Başımıza dert açanlar bizlerdik çoğu zaman, galip gelirdi hep gönlümüz aklımıza. Sevmeye alışmış sevilmekten bıkmamıştık. Kalıcı bir hasar gibi işlenmişti varlığımıza aşk, onsuz yaşayamazdık artık.

Kapıların kapanacağını bile bile gidip çalardık, bazısı hiç açılmaz bazısı yüzümüze kapanırdı ama biz arlanmaz âşıklardık. Yeter ki sevmiş olalım birini, o kapıdaki paspası kaldırır yerine kendimizi koyardık. İşte böylece sevgiliye daha yakındık. 

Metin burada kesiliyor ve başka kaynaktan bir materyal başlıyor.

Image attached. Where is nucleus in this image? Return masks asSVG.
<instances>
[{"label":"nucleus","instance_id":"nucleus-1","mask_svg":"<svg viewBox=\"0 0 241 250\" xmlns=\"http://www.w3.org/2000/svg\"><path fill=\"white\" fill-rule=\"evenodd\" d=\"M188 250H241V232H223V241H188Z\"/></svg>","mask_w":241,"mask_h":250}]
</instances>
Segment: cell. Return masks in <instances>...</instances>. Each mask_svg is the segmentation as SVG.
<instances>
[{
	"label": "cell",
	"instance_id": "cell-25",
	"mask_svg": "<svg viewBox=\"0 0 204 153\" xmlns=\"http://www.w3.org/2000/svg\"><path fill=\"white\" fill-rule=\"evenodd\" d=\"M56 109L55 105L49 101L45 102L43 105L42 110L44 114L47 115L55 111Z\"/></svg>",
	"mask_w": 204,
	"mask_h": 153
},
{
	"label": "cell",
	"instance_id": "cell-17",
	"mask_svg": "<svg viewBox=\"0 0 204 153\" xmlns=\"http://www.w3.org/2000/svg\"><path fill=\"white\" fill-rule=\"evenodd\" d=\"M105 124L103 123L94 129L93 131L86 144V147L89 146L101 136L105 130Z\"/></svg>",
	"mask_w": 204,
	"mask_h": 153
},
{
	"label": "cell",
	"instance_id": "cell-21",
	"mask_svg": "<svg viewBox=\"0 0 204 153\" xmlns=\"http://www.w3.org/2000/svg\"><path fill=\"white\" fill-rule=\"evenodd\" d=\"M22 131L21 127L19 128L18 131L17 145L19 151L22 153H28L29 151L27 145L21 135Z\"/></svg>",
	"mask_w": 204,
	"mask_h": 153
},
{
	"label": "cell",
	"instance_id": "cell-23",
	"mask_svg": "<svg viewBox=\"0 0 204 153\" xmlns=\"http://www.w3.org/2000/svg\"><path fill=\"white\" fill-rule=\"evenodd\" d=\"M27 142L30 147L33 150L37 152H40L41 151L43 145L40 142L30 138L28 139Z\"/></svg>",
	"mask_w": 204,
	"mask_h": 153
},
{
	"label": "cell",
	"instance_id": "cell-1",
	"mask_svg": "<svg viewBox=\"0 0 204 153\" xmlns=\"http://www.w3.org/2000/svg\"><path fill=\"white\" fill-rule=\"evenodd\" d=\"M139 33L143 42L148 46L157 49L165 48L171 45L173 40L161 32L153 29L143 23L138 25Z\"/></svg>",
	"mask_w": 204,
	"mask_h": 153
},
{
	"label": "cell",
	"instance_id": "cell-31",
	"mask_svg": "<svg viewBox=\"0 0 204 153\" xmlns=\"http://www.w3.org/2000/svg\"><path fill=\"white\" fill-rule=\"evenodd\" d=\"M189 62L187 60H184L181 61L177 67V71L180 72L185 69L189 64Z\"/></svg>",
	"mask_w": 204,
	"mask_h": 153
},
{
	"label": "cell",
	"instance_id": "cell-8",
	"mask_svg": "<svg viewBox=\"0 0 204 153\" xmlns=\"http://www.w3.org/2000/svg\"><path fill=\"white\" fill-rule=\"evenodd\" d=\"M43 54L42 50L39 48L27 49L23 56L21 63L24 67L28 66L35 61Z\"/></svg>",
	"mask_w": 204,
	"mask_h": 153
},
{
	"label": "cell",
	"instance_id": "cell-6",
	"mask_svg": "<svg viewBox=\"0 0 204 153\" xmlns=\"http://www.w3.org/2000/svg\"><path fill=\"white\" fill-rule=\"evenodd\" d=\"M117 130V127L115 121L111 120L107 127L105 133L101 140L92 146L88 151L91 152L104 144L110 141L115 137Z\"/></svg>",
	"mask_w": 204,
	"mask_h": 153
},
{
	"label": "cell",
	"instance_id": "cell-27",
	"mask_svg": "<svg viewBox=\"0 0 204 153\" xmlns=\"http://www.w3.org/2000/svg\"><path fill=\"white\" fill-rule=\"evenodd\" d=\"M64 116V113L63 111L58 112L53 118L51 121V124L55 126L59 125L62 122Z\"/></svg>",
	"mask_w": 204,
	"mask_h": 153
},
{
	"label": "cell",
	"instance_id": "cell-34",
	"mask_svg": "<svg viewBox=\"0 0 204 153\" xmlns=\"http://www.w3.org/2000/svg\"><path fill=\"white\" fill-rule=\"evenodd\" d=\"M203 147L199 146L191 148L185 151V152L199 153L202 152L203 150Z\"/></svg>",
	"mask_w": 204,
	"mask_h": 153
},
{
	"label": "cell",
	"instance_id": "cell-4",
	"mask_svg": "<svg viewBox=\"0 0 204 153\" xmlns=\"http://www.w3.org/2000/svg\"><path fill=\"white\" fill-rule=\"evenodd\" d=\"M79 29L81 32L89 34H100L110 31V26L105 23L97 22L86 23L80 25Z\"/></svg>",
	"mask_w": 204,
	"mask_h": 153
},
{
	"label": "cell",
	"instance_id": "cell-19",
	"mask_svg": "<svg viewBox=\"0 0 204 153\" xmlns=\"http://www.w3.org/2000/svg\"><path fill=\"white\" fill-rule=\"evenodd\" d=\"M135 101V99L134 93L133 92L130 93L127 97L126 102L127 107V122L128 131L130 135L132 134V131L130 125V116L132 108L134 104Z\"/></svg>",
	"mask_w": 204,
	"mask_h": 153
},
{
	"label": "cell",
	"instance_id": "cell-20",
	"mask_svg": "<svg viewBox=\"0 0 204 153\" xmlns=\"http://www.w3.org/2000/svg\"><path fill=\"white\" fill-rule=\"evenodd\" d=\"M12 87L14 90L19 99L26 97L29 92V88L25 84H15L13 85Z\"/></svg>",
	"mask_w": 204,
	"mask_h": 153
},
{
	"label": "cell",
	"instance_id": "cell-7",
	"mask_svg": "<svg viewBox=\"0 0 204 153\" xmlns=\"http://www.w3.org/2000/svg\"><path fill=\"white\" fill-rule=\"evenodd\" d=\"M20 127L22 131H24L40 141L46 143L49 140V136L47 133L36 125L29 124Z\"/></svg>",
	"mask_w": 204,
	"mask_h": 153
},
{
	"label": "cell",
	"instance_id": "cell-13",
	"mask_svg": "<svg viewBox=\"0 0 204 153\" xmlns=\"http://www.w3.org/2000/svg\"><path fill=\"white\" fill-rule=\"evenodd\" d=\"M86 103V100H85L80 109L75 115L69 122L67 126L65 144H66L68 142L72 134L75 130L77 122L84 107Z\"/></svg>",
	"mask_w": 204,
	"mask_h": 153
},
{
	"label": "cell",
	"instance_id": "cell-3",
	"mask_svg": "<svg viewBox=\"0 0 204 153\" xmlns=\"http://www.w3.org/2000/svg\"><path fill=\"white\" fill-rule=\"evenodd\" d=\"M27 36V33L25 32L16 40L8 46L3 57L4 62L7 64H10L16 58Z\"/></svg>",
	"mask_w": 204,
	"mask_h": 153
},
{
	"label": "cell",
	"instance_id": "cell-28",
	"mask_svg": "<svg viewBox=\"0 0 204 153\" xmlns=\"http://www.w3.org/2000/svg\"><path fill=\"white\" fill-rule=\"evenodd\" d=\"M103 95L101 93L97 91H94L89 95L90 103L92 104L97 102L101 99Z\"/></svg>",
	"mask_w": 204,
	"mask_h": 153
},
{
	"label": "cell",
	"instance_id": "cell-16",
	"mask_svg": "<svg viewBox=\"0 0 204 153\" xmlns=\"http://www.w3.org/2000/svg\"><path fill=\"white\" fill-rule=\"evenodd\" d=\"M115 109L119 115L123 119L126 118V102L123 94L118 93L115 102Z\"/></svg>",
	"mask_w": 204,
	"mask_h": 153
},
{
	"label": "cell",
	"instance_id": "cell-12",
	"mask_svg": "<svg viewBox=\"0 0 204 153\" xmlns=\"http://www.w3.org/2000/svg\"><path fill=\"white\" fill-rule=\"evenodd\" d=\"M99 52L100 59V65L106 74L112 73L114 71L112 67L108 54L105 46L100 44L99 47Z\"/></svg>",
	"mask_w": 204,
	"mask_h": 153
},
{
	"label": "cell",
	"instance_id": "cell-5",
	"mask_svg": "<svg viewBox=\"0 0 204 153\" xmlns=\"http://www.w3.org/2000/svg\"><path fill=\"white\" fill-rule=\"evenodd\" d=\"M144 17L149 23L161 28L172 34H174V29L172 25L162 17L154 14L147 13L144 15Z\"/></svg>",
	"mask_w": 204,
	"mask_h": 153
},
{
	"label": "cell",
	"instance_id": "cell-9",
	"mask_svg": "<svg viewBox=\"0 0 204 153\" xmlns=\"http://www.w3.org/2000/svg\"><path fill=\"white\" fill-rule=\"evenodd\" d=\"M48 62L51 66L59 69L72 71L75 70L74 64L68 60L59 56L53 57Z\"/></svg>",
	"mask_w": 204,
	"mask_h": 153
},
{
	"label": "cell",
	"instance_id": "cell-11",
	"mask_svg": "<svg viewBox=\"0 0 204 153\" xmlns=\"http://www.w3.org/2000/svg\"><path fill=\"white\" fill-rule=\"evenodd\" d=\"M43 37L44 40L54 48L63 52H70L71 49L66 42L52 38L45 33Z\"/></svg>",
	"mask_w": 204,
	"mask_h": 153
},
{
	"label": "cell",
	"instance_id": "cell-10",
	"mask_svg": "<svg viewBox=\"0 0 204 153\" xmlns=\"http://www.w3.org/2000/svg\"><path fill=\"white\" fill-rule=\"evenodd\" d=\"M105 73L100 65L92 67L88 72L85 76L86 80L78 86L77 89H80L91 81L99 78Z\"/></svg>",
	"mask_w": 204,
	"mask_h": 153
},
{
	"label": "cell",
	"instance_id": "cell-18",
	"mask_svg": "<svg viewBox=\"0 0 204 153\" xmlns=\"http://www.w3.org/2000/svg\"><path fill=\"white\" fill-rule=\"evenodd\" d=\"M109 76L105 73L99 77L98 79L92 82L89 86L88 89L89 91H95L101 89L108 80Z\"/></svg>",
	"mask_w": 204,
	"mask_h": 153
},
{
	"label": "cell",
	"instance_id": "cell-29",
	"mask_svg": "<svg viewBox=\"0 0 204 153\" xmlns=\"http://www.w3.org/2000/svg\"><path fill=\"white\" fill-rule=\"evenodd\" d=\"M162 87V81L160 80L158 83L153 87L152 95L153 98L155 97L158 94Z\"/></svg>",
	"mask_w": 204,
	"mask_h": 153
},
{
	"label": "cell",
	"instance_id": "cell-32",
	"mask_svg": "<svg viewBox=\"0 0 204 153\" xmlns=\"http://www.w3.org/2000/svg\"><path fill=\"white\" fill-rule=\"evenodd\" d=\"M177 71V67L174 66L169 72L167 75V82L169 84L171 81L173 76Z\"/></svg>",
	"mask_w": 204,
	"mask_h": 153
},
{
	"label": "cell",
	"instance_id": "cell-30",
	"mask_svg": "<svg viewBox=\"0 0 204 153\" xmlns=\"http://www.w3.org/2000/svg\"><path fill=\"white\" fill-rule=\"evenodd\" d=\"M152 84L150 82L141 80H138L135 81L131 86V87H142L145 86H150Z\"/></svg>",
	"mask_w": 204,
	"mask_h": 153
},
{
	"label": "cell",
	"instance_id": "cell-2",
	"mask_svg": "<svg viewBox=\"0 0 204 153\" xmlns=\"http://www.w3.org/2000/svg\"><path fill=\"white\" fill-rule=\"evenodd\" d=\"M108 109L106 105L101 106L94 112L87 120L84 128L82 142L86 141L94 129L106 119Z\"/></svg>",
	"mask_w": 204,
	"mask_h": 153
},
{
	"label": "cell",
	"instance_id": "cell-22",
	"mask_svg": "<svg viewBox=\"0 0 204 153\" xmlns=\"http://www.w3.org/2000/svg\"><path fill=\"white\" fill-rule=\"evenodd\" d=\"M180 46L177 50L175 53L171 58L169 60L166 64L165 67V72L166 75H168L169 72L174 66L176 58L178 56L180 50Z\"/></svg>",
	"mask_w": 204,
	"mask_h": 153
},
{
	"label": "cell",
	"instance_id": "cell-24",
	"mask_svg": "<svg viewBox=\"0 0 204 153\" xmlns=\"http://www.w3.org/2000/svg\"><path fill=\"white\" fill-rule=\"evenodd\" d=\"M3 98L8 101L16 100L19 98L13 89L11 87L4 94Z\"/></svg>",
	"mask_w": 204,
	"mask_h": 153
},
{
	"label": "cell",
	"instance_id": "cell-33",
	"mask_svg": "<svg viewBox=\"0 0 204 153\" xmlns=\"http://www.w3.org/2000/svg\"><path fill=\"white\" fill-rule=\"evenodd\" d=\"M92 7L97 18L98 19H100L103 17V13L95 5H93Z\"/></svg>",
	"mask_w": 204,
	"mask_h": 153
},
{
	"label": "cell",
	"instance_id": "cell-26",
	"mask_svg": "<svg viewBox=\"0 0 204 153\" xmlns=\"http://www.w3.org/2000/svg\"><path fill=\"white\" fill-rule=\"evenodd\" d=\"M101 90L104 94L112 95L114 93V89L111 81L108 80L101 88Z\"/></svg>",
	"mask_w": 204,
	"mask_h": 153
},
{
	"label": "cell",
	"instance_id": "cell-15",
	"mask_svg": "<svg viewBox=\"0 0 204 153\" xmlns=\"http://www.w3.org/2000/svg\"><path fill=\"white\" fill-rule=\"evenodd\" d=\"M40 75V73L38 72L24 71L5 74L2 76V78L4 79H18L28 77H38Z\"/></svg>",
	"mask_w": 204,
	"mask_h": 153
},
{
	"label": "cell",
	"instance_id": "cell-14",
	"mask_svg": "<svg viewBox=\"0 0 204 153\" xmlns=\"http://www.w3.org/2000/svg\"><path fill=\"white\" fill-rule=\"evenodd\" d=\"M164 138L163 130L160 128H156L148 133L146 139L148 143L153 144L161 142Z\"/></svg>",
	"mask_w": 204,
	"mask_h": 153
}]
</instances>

Yandık, yanıldık ama sevmekten hiç yorulmadık, sevgi üzerine kurulmuştu bu dünya, karşılık bulmasak da biz yine sevmeye razıydık. Çok sevmekten pişmanlık duymazdık, sadece darılırdık. En çok da kendimize. Önemsiz bir şeyin peşinden koşup da düşmüş bir çocuğu nasıl azarlarsa annesi, babası, abisi, ablası biz de öyle azarlardık benliğimizi. Ne işin vardı da o aşka düştün, a seni ahmak!

Kendimizi affedince yeni gönüller arardık. Yine arsızca gider, kapısına dayanırdık. Reddedilince uzardı geceler, tavana bakıp ağlardık, bazen akılsızlığımıza bazen sersem oluşumuza. Zaten ağlamaya sebep bulma konusunda hiç sıkıntı yaşamazdık, biz bulamayacak olsak, hayat çıkardı karşımıza tüm yaratıcı ihtişamıyla. Sergilerdi acılarını önümüze; beğen, al ve ağla. Yine ağla.

Biliyorduk,bir nehire dönüşmez, hiçbir denize kavuşmaz, Kevser olup kalplere şifa olmaz bizim akan gözyaşlarımızdan, ama rabbim hiç olmazsa kalplerinde hırs ve savaş çölleri taşıyanların, o taşıdıkları bitimsiz, kızgın çöllerine gitsin aşık olanların gözyaşları. Belki bir tohum yeşerir, bir dal menevişlenir, çiçeklenir.